> Exercise instructions
Your job is to return the whole listing unchanged while skipping its images.

> Provided material
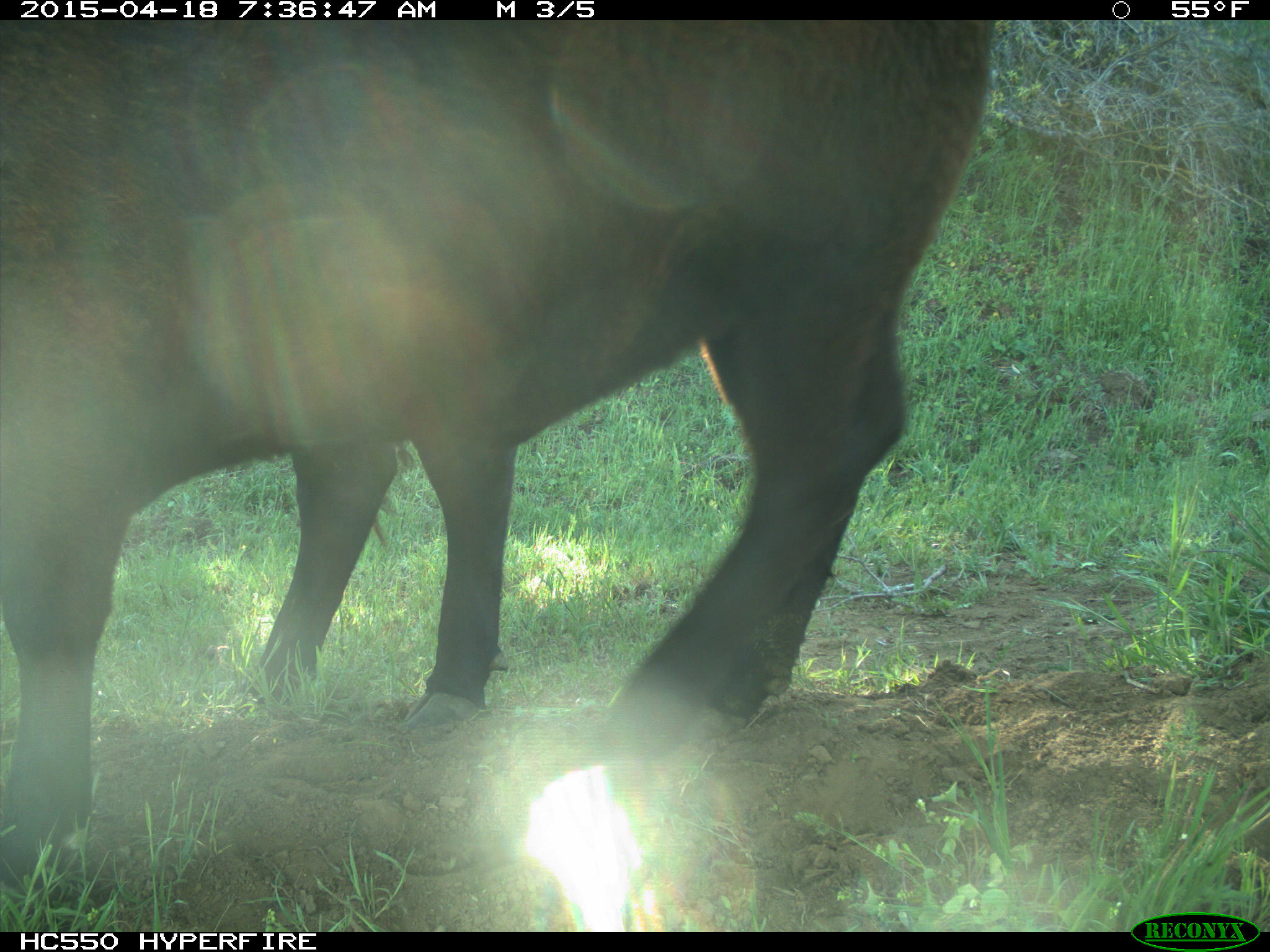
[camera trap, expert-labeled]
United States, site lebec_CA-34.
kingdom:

> Reply
[camera trap, expert-labeled]
United States, site lebec_CA-34.
kingdom:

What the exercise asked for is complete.